What you should do — When a line in the records contains the string "site", copy that line.

Data listing —
* * * * *
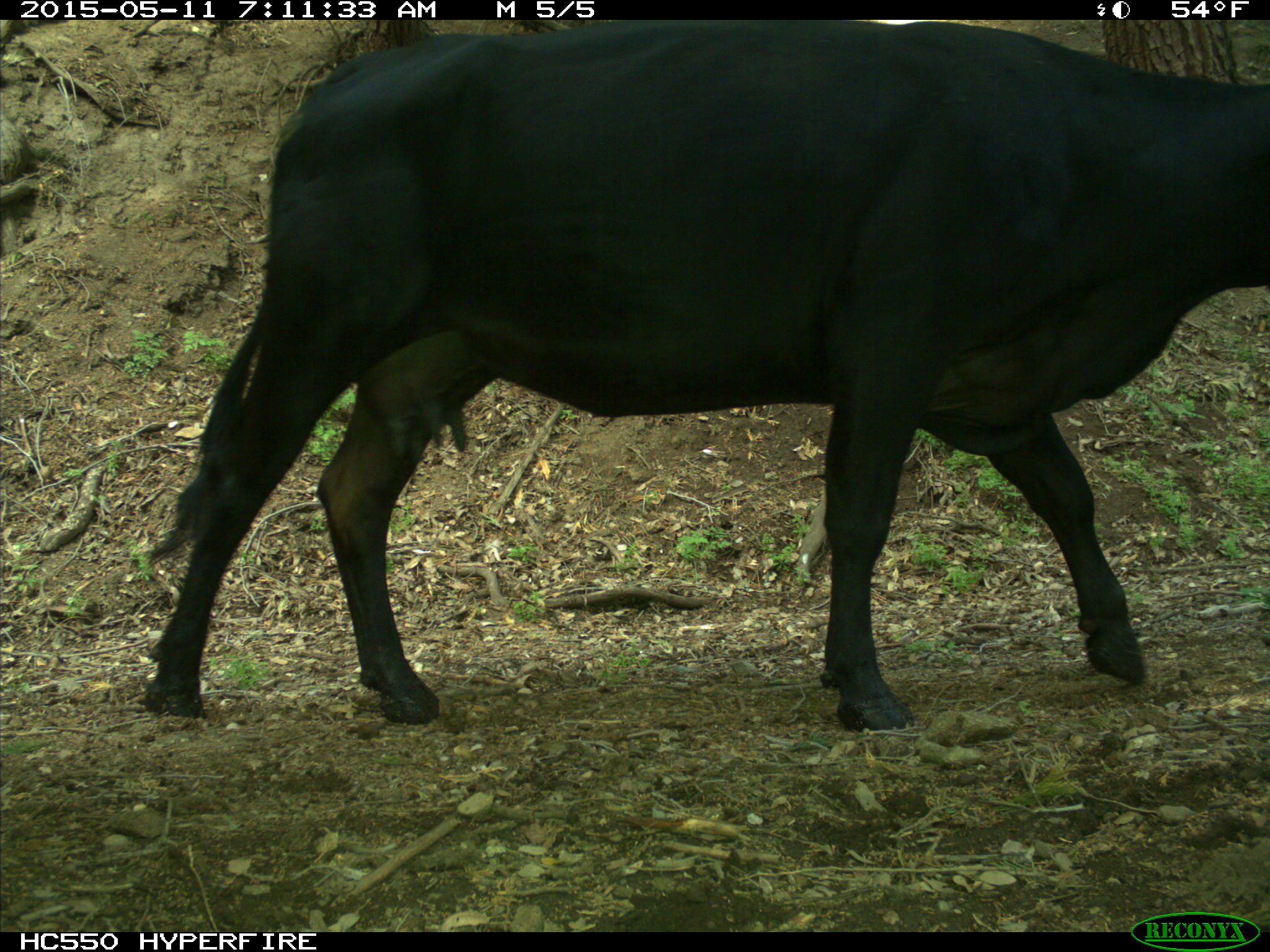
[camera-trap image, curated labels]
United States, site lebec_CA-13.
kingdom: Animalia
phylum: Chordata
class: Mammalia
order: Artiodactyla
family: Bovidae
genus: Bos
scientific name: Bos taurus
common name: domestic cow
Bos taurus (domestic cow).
* * * * *
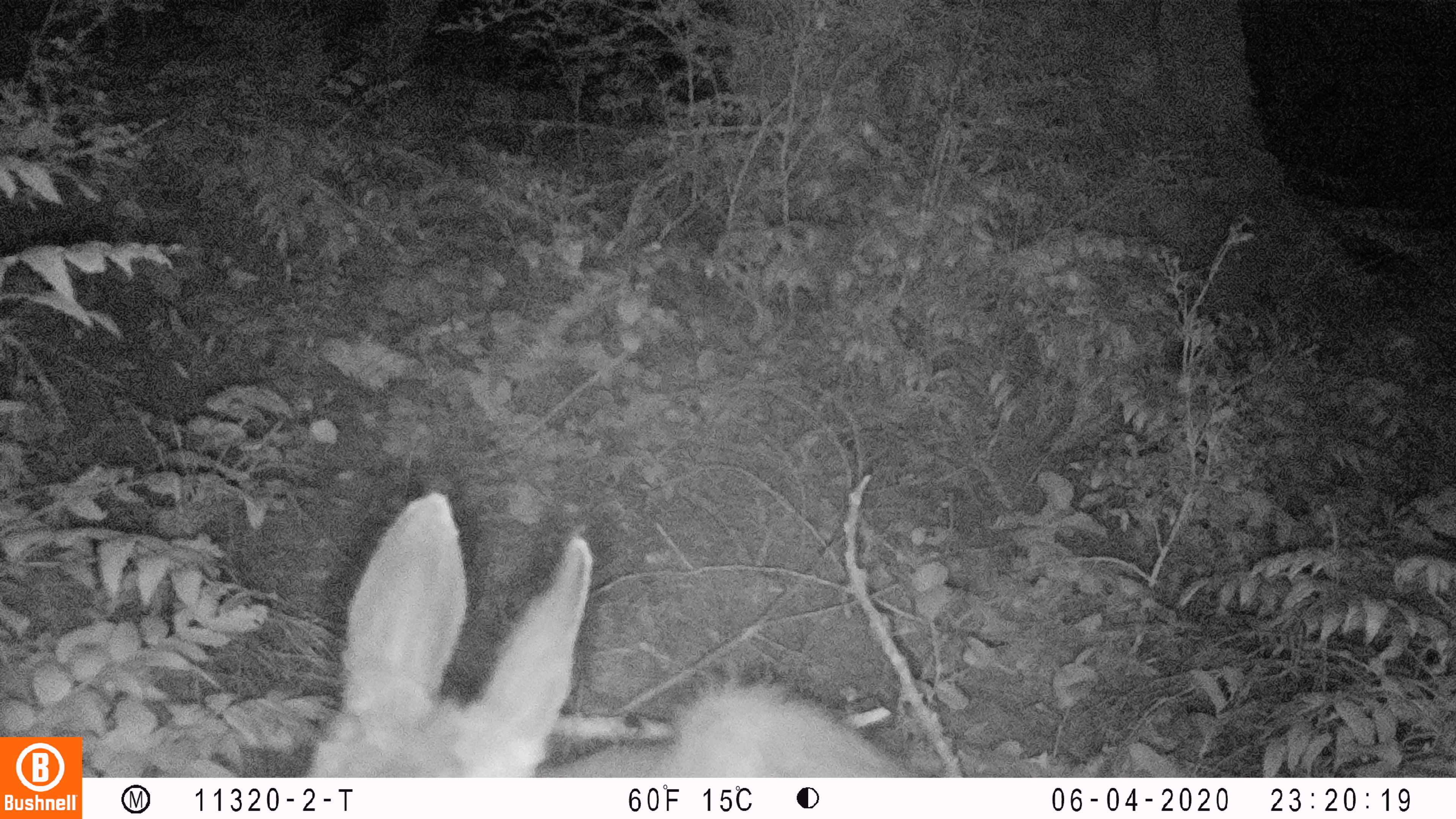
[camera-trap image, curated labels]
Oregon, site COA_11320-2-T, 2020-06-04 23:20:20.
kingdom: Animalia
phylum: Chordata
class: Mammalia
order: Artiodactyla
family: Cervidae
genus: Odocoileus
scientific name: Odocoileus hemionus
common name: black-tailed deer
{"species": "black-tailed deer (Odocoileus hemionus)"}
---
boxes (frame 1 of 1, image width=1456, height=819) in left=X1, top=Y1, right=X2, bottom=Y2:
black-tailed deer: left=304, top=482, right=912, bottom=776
* * * * *
Answer box —
United States, site lebec_CA-13.
Oregon, site COA_11320-2-T, 2020-06-04 23:20:20.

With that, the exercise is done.